In the first part, leading up to the act of seppuku, Mishima has taken over the Eastern Army headquarters with his small private army and tied up General Mashita. He reflects on his death to music which reminded me of Britten, whose church parable Curlew River was also Japanese-inspired. The mood is initially heroic but then becomes calm as Stevens imitates popular ballad culture to the words “It isn’t face, it is isn’t race; What is it I look back upon?...” Once the gruesome act is over, Natsuko – Mishima’s grandmother – sings a lullaby that could have come from a Broadway musical.

The second part is an extended orchestral interlude entitled The Buddha weeps. This is deeply elegiac and the most original part of the work musically. The Buddha is weeping not for Mishima but for the state of the world – the underlying inspiration for his suicide.

The final section is a long soliloquy called Satoko’s song. She is now aged 83 and a Mother Superior at a convent. Her reflections on life are coloured by denial and uncertainty, and provide a moving conclusion to the work in a similar musical idiom to the opening.
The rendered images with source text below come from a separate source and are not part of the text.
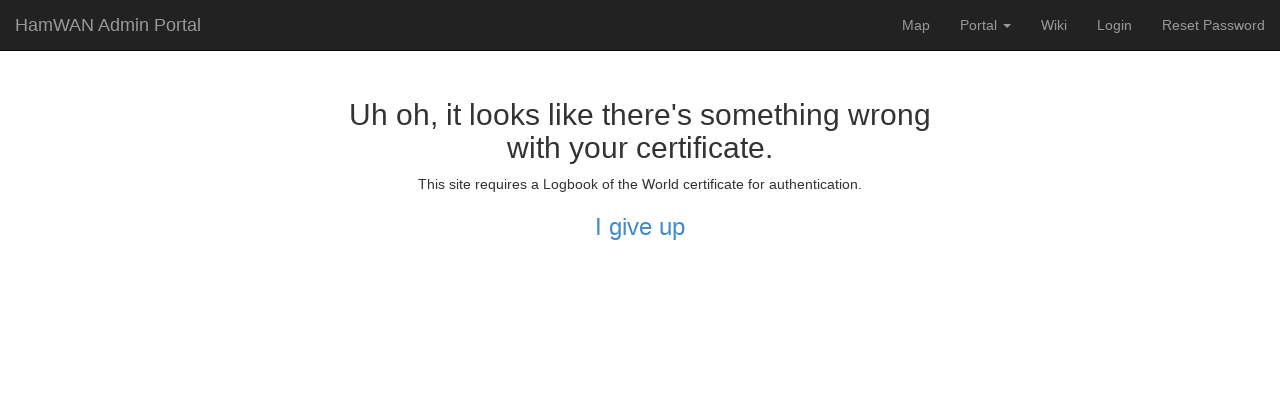

--- FILE ---
content_type: text/html; charset=utf-8
request_url: https://encrypted.hamwan.org/accounts/login/?next=/dns/10464/
body_size: 1775
content:

<!DOCTYPE html>
<html lang="en">
  <head>
    <meta charset="utf-8">
    <meta http-equiv="X-UA-Compatible" content="IE=edge">
    <meta name="viewport" content="width=device-width, initial-scale=1">
    <meta name="theme-color" content="#222222">
    <title>HamWAN Admin Portal</title>

    <!-- Bootstrap -->
    <link rel="stylesheet" href="//netdna.bootstrapcdn.com/bootstrap/3.1.1/css/bootstrap.min.css">
    <link rel="stylesheet" href="/static/dashboard.css">
    <link rel="shortcut icon" type="image/png" href="/static/HamWAN-Icon-32.png">

    <!-- HTML5 Shim and Respond.js IE8 support of HTML5 elements and media queries -->
    <!-- WARNING: Respond.js doesn't work if you view the page via file:// -->
    <!--[if lt IE 9]>
      <script src="https://oss.maxcdn.com/libs/html5shiv/3.7.0/html5shiv.js"></script>
      <script src="https://oss.maxcdn.com/libs/respond.js/1.4.2/respond.min.js"></script>
    <![endif]-->

  </head>
  <body>
  
    <div class="navbar navbar-inverse navbar-fixed-top" role="navigation">
      <div class="container-fluid">
        <div class="navbar-header">
          <button type="button" class="navbar-toggle" data-toggle="collapse" data-target=".navbar-collapse">
            <span class="sr-only">Toggle navigation</span>
            <span class="icon-bar"></span>
            <span class="icon-bar"></span>
            <span class="icon-bar"></span>
          </button>
          <a class="navbar-brand" href="#">HamWAN Admin Portal</a>
        </div>
        <div class="navbar-collapse collapse">
          <ul class="nav navbar-nav navbar-right">
            <li><a href="/map/">Map</a></li>
            <li class="dropdown"><a class="dropdown-toggle" data-toggle="dropdown" href="#">
              Portal <span class="caret"></span></a>
              
<ul class="dropdown-menu">

  <li class="portal.views.all_hosts">
    <a href="/host/all">List Hosts</a>
  </li>
  <li class="portal.views.all_subnets">
    <a href="/subnet/all">List Subnets</a>
  </li>
  <li class="record_list">
    <a href="/dns/all/">List DNS records</a>
  </li>

</ul>

            </li>
            <li><a href="http://www.hamwan.org/">Wiki</a></li>

            <li><a href="/accounts/login/">Login</a></li>
            <li><a href="/password/reset/">Reset Password</a></li>


          </ul>
        </div>
      </div>
    </div>

    <div class="container-fluid">
      <div class="row">

<style>
.lead {
  margin-top:30px;
  margin-bottom:30px;
}
</style>
  <div class="col-md-6 col-md-offset-3 text-center" style="margin-top: 2em;">

    <h2>Uh oh, it looks like there's something wrong with your certificate.</h2>
    <p>This site requires a Logbook of the World certificate for authentication.</p>

    <h3 class="text-center"><a href="#" onclick="$('#login').show();">I give up</a></h3>
  </div>
  <div id="login" class="col-md-4 col-md-offset-4" style="margin-top: 2em; display:none;">
    <form role="form" method="post" action="/accounts/login/">
    <input type="hidden" name="csrfmiddlewaretoken" value="62VNgGrycUP6CJMtL374qxUV9MUcHKerWJIOHGYX1sUeH4GQGtmS909YS5SFNbRx">
      <div class="form-group">
        <label for="id_username">Username:</label>
        <input type="text" name="username" autofocus autocapitalize="none" autocomplete="username" maxlength="150" class="form-control" required id="id_username">
      </div>
      <div class="form-group">
        <label for="id_password">Password:</label>
        <input type="password" name="password" autocomplete="current-password" class="form-control" required id="id_password">
      </div>
      <button type="submit" class="btn btn-default">Login</button>
      <input type="hidden" name="next" value="/dns/10464/" />
    </form>
  </div>

      </div>
    </div>


    <!-- jQuery (necessary for Bootstrap's JavaScript plugins) -->
    <script src="https://ajax.googleapis.com/ajax/libs/jquery/1.11.0/jquery.min.js"></script>
    <!-- Include all compiled plugins (below), or include individual files as needed -->
    <script src="//netdna.bootstrapcdn.com/bootstrap/3.1.1/js/bootstrap.min.js"></script>

  </body>
</html>
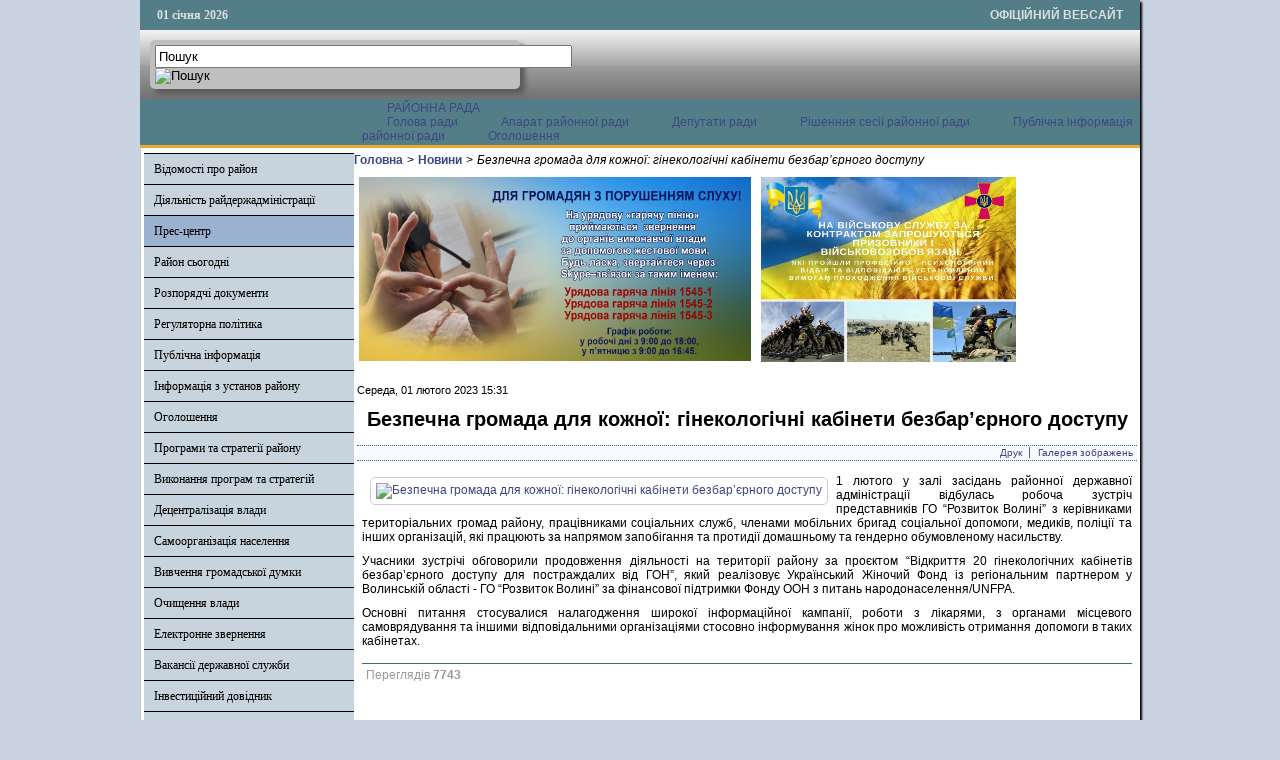

--- FILE ---
content_type: application/javascript
request_url: http://ivaadm.gov.ua/js/event_2.0.0-b2.js
body_size: 7242
content:
/* Copyright (c) 2006 Yahoo! Inc. All rights reserved. */YAHOO.util.CustomEvent=function(_1,_2){this.type=_1;this.scope=_2||window;this.subscribers=[];if(YAHOO.util["Event"]){YAHOO.util.Event.regCE(this);}};YAHOO.util.CustomEvent.prototype={subscribe:function(fn,_4,_5){this.subscribers.push(new YAHOO.util.Subscriber(fn,_4,_5));},unsubscribe:function(fn,_6){var _7=false;for(var i=0;i<this.subscribers.length;++i){var s=this.subscribers[i];if(s&&s.contains(fn,_6)){this._delete(i);_7=true;}}return _7;},fire:function(){for(var i=0;i<this.subscribers.length;++i){var s=this.subscribers[i];if(s){var _10=(s.override)?s.obj:this.scope;s.fn.call(_10,this.type,arguments,s.obj);}}},unsubscribeAll:function(){for(var i=0;i<this.subscribers.length;++i){this._delete(i);}},_delete:function(_11){var s=this.subscribers[_11];if(s){delete s.fn;delete s.obj;}delete this.subscribers[_11];}};YAHOO.util.Subscriber=function(fn,obj,_13){this.fn=fn;this.obj=obj||null;this.override=(_13);};YAHOO.util.Subscriber.prototype.contains=function(fn,obj){return (this.fn==fn&&this.obj==obj);};if(!YAHOO.util.Event){YAHOO.util.Event=function(){var _14=false;var _15=[];var _16=[];var _17=[];var _18=[];var _19=[];var _20=[];var _21=0;var _22=[];return {POLL_RETRYS:200,POLL_INTERVAL:50,EL:0,TYPE:1,FN:2,WFN:3,SCOPE:3,ADJ_SCOPE:4,isSafari:(/Safari|Konqueror|KHTML/gi).test(navigator.userAgent),isIE:(!this.isSafari&&!navigator.userAgent.match(/opera/gi)&&navigator.userAgent.match(/msie/gi)),addDelayedListener:function(el,_24,fn,_25,_26){_16[_16.length]=[el,_24,fn,_25,_26];if(_14){_21=this.POLL_RETRYS;this.startTimeout(0);}},startTimeout:function(_27){var i=(_27||_27===0)?_27:this.POLL_INTERVAL;this.timeout=setTimeout("YAHOO.util.Event._tryPreloadAttach()",i);},onAvailable:function(_28,_29,_30,_31){_22.push({id:_28,fn:_29,obj:_30,override:_31});_21=this.POLL_RETRYS;this.startTimeout(0);},addListener:function(el,_32,fn,_33,_34){if(this._isValidCollection(el)){var ok=true;for(var i=0;i<el.length;++i){ok=(this.on(el[i],_32,fn,_33,_34)&&ok);}return ok;}else{if(typeof el=="string"){var oEl=this.getEl(el);if(_14&&oEl){el=oEl;}else{this.addDelayedListener(el,_32,fn,_33,_34);return true;}}}if(!el){return false;}if("unload"==_32&&_33!==this){_17[_17.length]=[el,_32,fn,_33,_34];return true;}var _37=(_34)?_33:el;var _38=function(e){return fn.call(_37,YAHOO.util.Event.getEvent(e),_33);};var li=[el,_32,fn,_38,_37];var _41=_15.length;_15[_41]=li;if(this.useLegacyEvent(el,_32)){var _42=this.getLegacyIndex(el,_32);if(_42==-1){_42=_19.length;_19[_42]=[el,_32,el["on"+_32]];_20[_42]=[];el["on"+_32]=function(e){YAHOO.util.Event.fireLegacyEvent(YAHOO.util.Event.getEvent(e),_42);};}_20[_42].push(_41);}else{if(el.addEventListener){el.addEventListener(_32,_38,false);}else{if(el.attachEvent){el.attachEvent("on"+_32,_38);}}}return true;},fireLegacyEvent:function(e,_43){var ok=true;var le=_20[_43];for(i=0;i<le.length;++i){var _45=le[i];if(_45){var li=_15[_45];if(li&&li[this.WFN]){var _46=li[this.ADJ_SCOPE];var ret=li[this.WFN].call(_46,e);ok=(ok&&ret);}else{delete le[i];}}}return ok;},getLegacyIndex:function(el,_48){for(var i=0;i<_19.length;++i){var le=_19[i];if(le&&le[0]==el&&le[1]==_48){return i;}}return -1;},useLegacyEvent:function(el,_49){return ((!el.addEventListener&&!el.attachEvent)||(_49=="click"&&this.isSafari));},removeListener:function(el,_50,fn){if(typeof el=="string"){el=this.getEl(el);}else{if(this._isValidCollection(el)){var ok=true;for(var i=0;i<el.length;++i){ok=(this.removeListener(el[i],_50,fn)&&ok);}return ok;}}var _51=null;var _52=this._getCacheIndex(el,_50,fn);if(_52>=0){_51=_15[_52];}if(!el||!_51){return false;}if(el.removeEventListener){el.removeEventListener(_50,_51[this.WFN],false);}else{if(el.detachEvent){el.detachEvent("on"+_50,_51[this.WFN]);}}delete _15[_52][this.WFN];delete _15[_52][this.FN];delete _15[_52];return true;},getTarget:function(ev,_54){var t=ev.target||ev.srcElement;if(_54&&t&&"#text"==t.nodeName){return t.parentNode;}else{return t;}},getPageX:function(ev){var x=ev.pageX;if(!x&&0!==x){x=ev.clientX||0;if(this.isIE){x+=this._getScrollLeft();}}return x;},getPageY:function(ev){var y=ev.pageY;if(!y&&0!==y){y=ev.clientY||0;if(this.isIE){y+=this._getScrollTop();}}return y;},getXY:function(ev){return [this.getPageX(ev),this.getPageY(ev)];},getRelatedTarget:function(ev){var t=ev.relatedTarget;if(!t){if(ev.type=="mouseout"){t=ev.toElement;}else{if(ev.type=="mouseover"){t=ev.fromElement;}}}return t;},getTime:function(ev){if(!ev.time){var t=new Date().getTime();try{ev.time=t;}catch(e){return t;}}return ev.time;},stopEvent:function(ev){this.stopPropagation(ev);this.preventDefault(ev);},stopPropagation:function(ev){if(ev.stopPropagation){ev.stopPropagation();}else{ev.cancelBubble=true;}},preventDefault:function(ev){if(ev.preventDefault){ev.preventDefault();}else{ev.returnValue=false;}},getEvent:function(e){var ev=e||window.event;if(!ev){var c=this.getEvent.caller;while(c){ev=c.arguments[0];if(ev&&Event==ev.constructor){break;}c=c.caller;}}return ev;},getCharCode:function(ev){return ev.charCode||(ev.type=="keypress")?ev.keyCode:0;},_getCacheIndex:function(el,_59,fn){for(var i=0;i<_15.length;++i){var li=_15[i];if(li&&li[this.FN]==fn&&li[this.EL]==el&&li[this.TYPE]==_59){return i;}}return -1;},_isValidCollection:function(o){return (o&&o.length&&typeof o!="string"&&!o.tagName&&!o.alert&&typeof o[0]!="undefined");},elCache:{},getEl:function(id){return document.getElementById(id);},clearCache:function(){for(i in this.elCache){delete this.elCache[i];}},regCE:function(ce){_18.push(ce);},_load:function(e){_14=true;},_tryPreloadAttach:function(){if(this.locked){return false;}this.locked=true;var _63=!_14;if(!_63){_63=(_21>0);}var _64=[];for(var i=0;i<_16.length;++i){var d=_16[i];if(d){var el=this.getEl(d[this.EL]);if(el){this.on(el,d[this.TYPE],d[this.FN],d[this.SCOPE],d[this.ADJ_SCOPE]);delete _16[i];}else{_64.push(d);}}}_16=_64;notAvail=[];for(i=0;i<_22.length;++i){var _66=_22[i];if(_66){el=this.getEl(_66.id);if(el){var _67=(_66.override)?_66.obj:el;_66.fn.call(_67,_66.obj);delete _22[i];}else{notAvail.push(_66);}}}_21=(_64.length===0&&notAvail.length===0)?0:_21-1;if(_63){this.startTimeout();}this.locked=false;},_unload:function(e,me){for(var i=0;i<_17.length;++i){var l=_17[i];if(l){var _70=(l[this.ADJ_SCOPE])?l[this.SCOPE]:window;l[this.FN].call(_70,this.getEvent(e),l[this.SCOPE]);}}if(_15&&_15.length>0){for(i=0;i<_15.length;++i){l=_15[i];if(l){this.removeListener(l[this.EL],l[this.TYPE],l[this.FN]);}}this.clearCache();}for(i=0;i<_18.length;++i){_18[i].unsubscribeAll();delete _18[i];}for(i=0;i<_19.length;++i){delete _19[i][0];delete _19[i];}},_getScrollLeft:function(){return this._getScroll()[1];},_getScrollTop:function(){return this._getScroll()[0];},_getScroll:function(){var dd=document.documentElement;db=document.body;if(dd&&dd.scrollTop){return [dd.scrollTop,dd.scrollLeft];}else{if(db){return [db.scrollTop,db.scrollLeft];}else{return [0,0];}}}};}();YAHOO.util.Event.on=YAHOO.util.Event.addListener;if(document&&document.body){YAHOO.util.Event._load();}else{YAHOO.util.Event.on(window,"load",YAHOO.util.Event._load,YAHOO.util.Event,true);}YAHOO.util.Event.on(window,"unload",YAHOO.util.Event._unload,YAHOO.util.Event,true);YAHOO.util.Event._tryPreloadAttach();}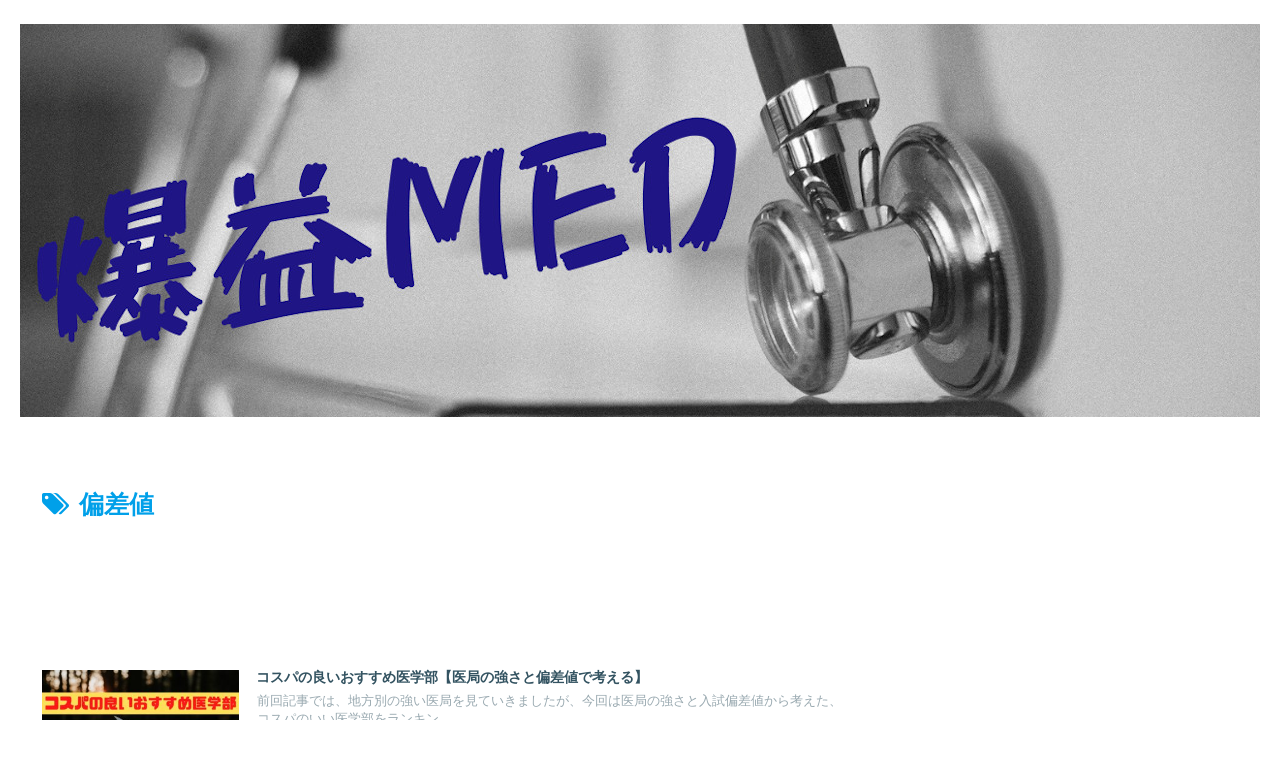

--- FILE ---
content_type: text/html; charset=utf-8
request_url: https://www.google.com/recaptcha/api2/aframe
body_size: -85
content:
<!DOCTYPE HTML><html><head><meta http-equiv="content-type" content="text/html; charset=UTF-8"></head><body><script nonce="yrqW94zcPzaOMpCN_U6PeQ">/** Anti-fraud and anti-abuse applications only. See google.com/recaptcha */ try{var clients={'sodar':'https://pagead2.googlesyndication.com/pagead/sodar?'};window.addEventListener("message",function(a){try{if(a.source===window.parent){var b=JSON.parse(a.data);var c=clients[b['id']];if(c){var d=document.createElement('img');d.src=c+b['params']+'&rc='+(localStorage.getItem("rc::a")?sessionStorage.getItem("rc::b"):"");window.document.body.appendChild(d);sessionStorage.setItem("rc::e",parseInt(sessionStorage.getItem("rc::e")||0)+1);localStorage.setItem("rc::h",'1768934324739');}}}catch(b){}});window.parent.postMessage("_grecaptcha_ready", "*");}catch(b){}</script></body></html>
The Reluctant Masquerade had quite a long gestation, Seppuku and Lullaby originally having being conceived as a self-contained work. The complete libretto is dated 1993 and the music was finished in 2000. The recording took four years to prepare and was paid for by the composer. I presume it has not yet been staged – and there would be some challenges in doing so. This well-sung and powerfully realised recording makes a case for that, perhaps alongside an established one-acter such as Puccini’s Suor Angelica.

If the above has whetted your appetite, then there is a substantial sound sample from the first part available on the Pristine Classical website alongside an amusing interview with the composer. This laudable enterprise started up a couple of years ago focusing on historical re-issues but has recently begun to include modern recordings. The whole opera can be downloaded in MP3 format for 6 Euros and it’s a bargain. It is also possible to download the libretto and print off CD covers. This is what I did – it took only a few minutes and the sound quality is perfectly fine. I can also recommend downloading Stevens’s Concertetto Concitato – a mini piano concerto lasting just under 10 minutes, and which could be burnt on to the same CD. Trenchant and powerful this is delivered with some panache by Jaromir Klepac, also accompanied by forces from Prague.

The work of James Stevens is hardly familiar but here makes a powerful impression. In The Reluctant Masquerade he deliberately fuses multiple musical idioms into a coherent and compelling experience.